Computer Network Time Synchronization

Ben Rothke writes "For most people, having their clocks accurate to within a few millionths of a second is excessive. Yet there are plenty of reasons to ensure that clocks on networks and production systems are that accurate. In fact, the need for synchronized time is a practical business and technology decision that is an integral part of an effective network and security architecture. The reality is that an organizations network and security infrastructure is highly dependent on accurate, synchronized time." Read the rest of Ben's review.
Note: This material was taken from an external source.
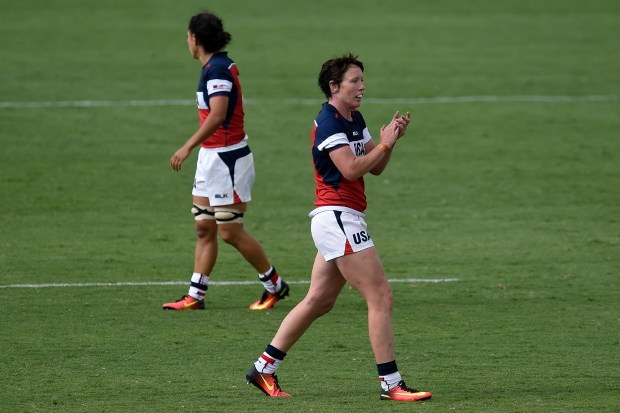 United States player Jillion Potter (1) claps after her team took a 12-5 lead late against Australia during their 12-12 rugby sevens tie at Rio 2016 on Sunday, August 7, 2016.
Computer Network Time Synchronization
author	David L. Mills
pages	304
publisher	CRC
rating	10
reviewer	Ben Rothke
ISBN	0849358051
summary	Definitive reference on how to deploy and use NTP

From a practical perspective, nearly every activity requires synchronized time to operate at peak levels, from plane departures and sporting events, to industrial processes, IP telephony, GPS and much more. Within information technology, technologies from directory services, collaboration, to authentication, SIM and VoIP all require accurate and synchronized time to work effectively.

Computer Network Time Synchronization: The Network Time Protocol is a valuable book for those that are serious about network time synchronization. David Mills, the author of the book, is one of the pillars of the network time synchronization community, and an original developer of the IETF-based network time protocol (NTP). The book is the summation of his decades of experience and a detailed look at how to use NTP to achieve highly accurate time on your network.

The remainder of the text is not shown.